Dios escribe más allá del dolor
“Y Efraín su padre hizo duelo por muchos días, y vinieron sus hermanos a consolarlo. Y él se llegó a su mujer, la cual concibió, y dio a luz un hijo, y llamó su nombre Bería; por cuanto había estado en aflicción en su casa”.
1 Crónicas 7:22-23
La Biblia, con una honestidad sorprendente, no oculta el dolor humano. En medio de una genealogía, encontramos una escena profundamente personal: Efraín pierde a sus hijos —Ezer y Elead, quienes fueron muertos por los hombres de Gat cuando descendieron para tomar sus ganados—, y el texto no pasa rápidamente por encima de ello. Dice claramente que “hizo duelo por muchos días”. No fue un momento breve, ni una emoción superficial. Fue un proceso real de dolor.

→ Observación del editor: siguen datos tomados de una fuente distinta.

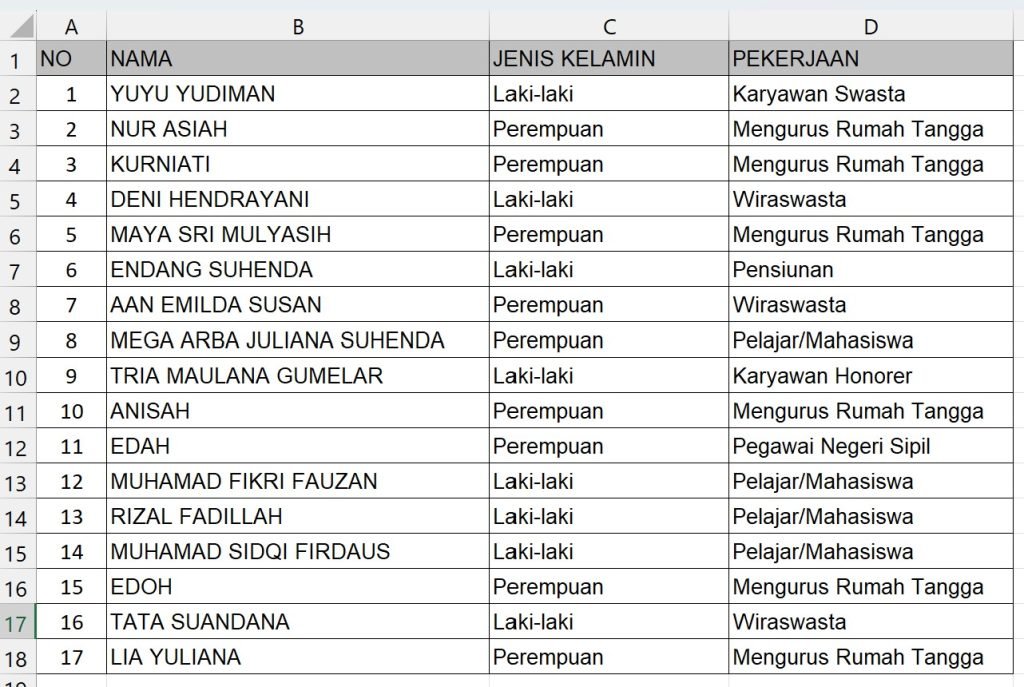 |  | A | B | C | D |
|---|---|---|---|---|
| 1 | NO | NAMA | JENIS KELAMIN | PEKERJAAN |
| 2 | 1 | YUYU YUDIMAN | Laki-laki | Karyawan Swasta |
| 3 | 2 | NUR ASIAH | Perempuan | Mengurus Rumah Tangga |
| 4 | 3 | KURNIATI | Perempuan | Mengurus Rumah Tangga |
| 5 | 4 | DENI HENDRAYANI | Laki-laki | Wiraswasta |
| 6 | 5 | MAYA SRI MULYASIH | Perempuan | Mengurus Rumah Tangga |
| 7 | 6 | ENDANG SUHENDA | Laki-laki | Pensiunan |
| 8 | 7 | AAN EMILDA SUSAN | Perempuan | Wiraswasta |
| 9 | 8 | MEGA ARBA JULIANA SUHENDA | Perempuan | Pelajar/Mahasiswa |
| 10 | 9 | TRIA MAULANA GUMELAR | Laki-laki | Karyawan Honorer |
| 11 | 10 | ANISAH | Perempuan | Mengurus Rumah Tangga |
| 12 | 11 | EDAH | Perempuan | Pegawai Negeri Sipil |
| 13 | 12 | MUHAMAD FIKRI FAUZAN | Laki-laki | Pelajar/Mahasiswa |
| 14 | 13 | RIZAL FADILLAH | Laki-laki | Pelajar/Mahasiswa |
| 15 | 14 | MUHAMAD SIDQI FIRDAUS | Laki-laki | Pelajar/Mahasiswa |
| 16 | 15 | EDOH | Perempuan | Mengurus Rumah Tangga |
| 17 | 16 | TATA SUANDANA | Laki-laki | Wiraswasta |
| 18 | 17 | LIA YULIANA | Perempuan | Mengurus Rumah Tangga |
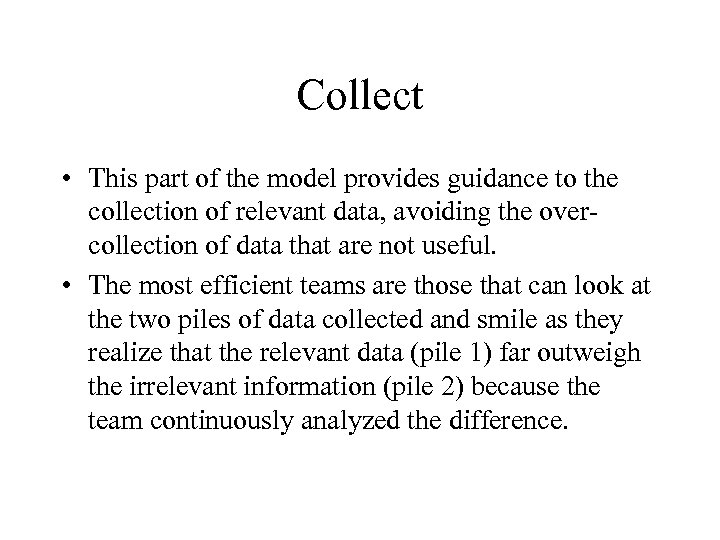 Collect

• This part of the model provides guidance to the collection of relevant data, avoiding the over-collection of data that are not useful.
• The most efficient teams are those that can look at the two piles of data collected and smile as they realize that the relevant data (pile 1) far outweigh the irrelevant information (pile 2) because the team continuously analyzed the difference.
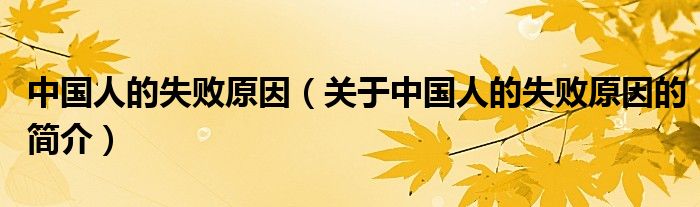 中国人的失败原因（关于中国人的失败原因的简介）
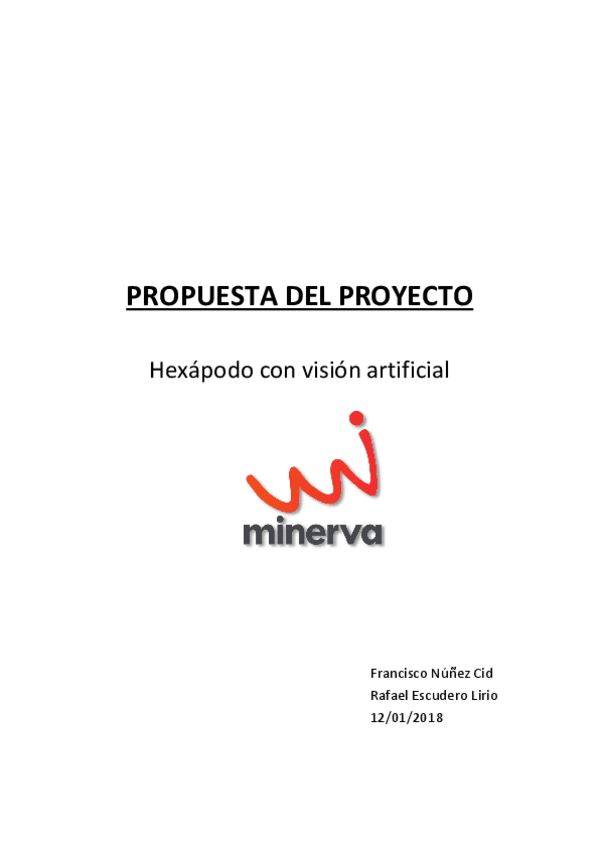 PROPUESTA DEL PROYECTO

Hexápodo con visión artificial

minerva

Francisco Núñez Cid
Rafael Escudero Lirio
12/01/2018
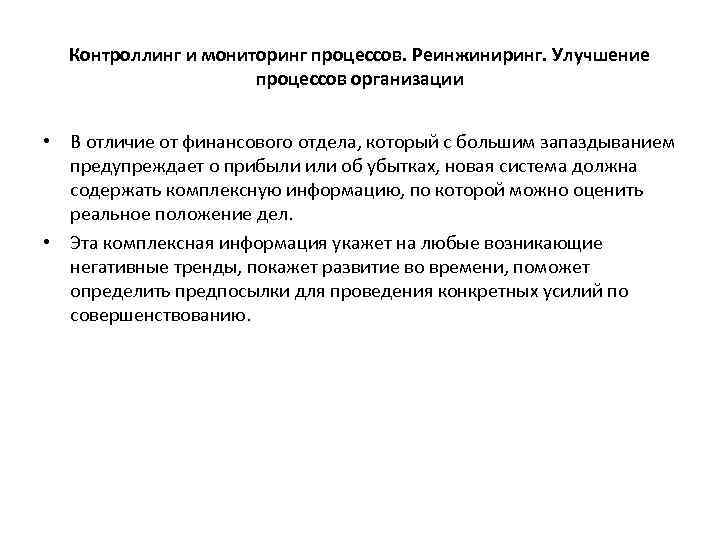 Контроллинг и мониторинг процессов. Реинжиниринг. Улучшение процессов организации

• В отличие от финансового отдела, который с большим запаздыванием предупреждает о прибыли или об убытках, новая система должна содержать комплексную информацию, по которой можно оценить реальное положение дел.

• Эта комплексная информация укажет на любые возникающие негативные тренды, покажет развитие во времени, поможет определить предпосылки для проведения конкретных усилий по совершенствованию.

Esto nos enseña algo importante: el dolor no se niega ni se esconde delante de Dios. Aun hombres de fe atravesaron temporadas de profunda tristeza. Otros pasajes confirman esta realidad. En Salmos 34:18 se nos recuerda que “cercano está Jehová a los quebrantados de corazón”, y en Eclesiastés 3:4 vemos que hay “tiempo de llorar”. El duelo no es falta de fe; es parte de la vida en un mundo quebrantado.
También es significativo que Efraín no vivió su dolor en aislamiento. El versículo dice que vinieron sus hermanos a consolarlo. Permitió que otros se acercaran. En momentos de pérdida, existe la tentación de encerrarse, pero Dios muchas veces usa a otros como instrumentos de consuelo. 2 Corintios 1:3-4 describe a Dios como “Padre de misericordias y Dios de toda consolación”, quien también usa a Su pueblo para consolar.
Sin embargo, la historia no termina en el dolor. Efraín tuvo otro hijo y le puso por nombre Bería, un nombre marcado por la aflicción que había vivido. No olvidó lo ocurrido; lo reconoció. Pero también continuó. No se quedó detenido en la pérdida. Siguió adelante, aun con el recuerdo presente.
Y Dios no dejó de escribir su historia.
El siguiente versículo menciona a su hija, Sera, quien edificó ciudades. Aun después de la aflicción, hay construcción. Aun después del quebranto, Dios sigue obrando. La historia de Efraín no quedó definida únicamente por su pérdida, sino también por lo que Dios hizo después.
Esto refleja una verdad que vemos a lo largo de la Escritura: Dios no borra el dolor, pero tampoco permite que sea el final de la historia. En Salmos 30:5 se nos recuerda que “por la noche durará el lloro, y a la mañana vendrá la alegría”.
Hoy, si está atravesando un tiempo de dolor, recuerde: es válido llorar, es necesario permitir consuelo, pero también es importante confiar en que Dios aún está escribiendo. El dolor puede ser parte de su historia, pero no es el final. En las manos de Dios, aun después del quebranto, todavía hay espacio para edificar.
Leer: 1 Crónicas 7-8; Salmos 49-51; Proverbios 3
En 1 Crónicas 8, después de mencionar a los descendientes de Benjamín, ¿qué detalle específico se da sobre los hijos de Ulam que revela su habilidad y preparación?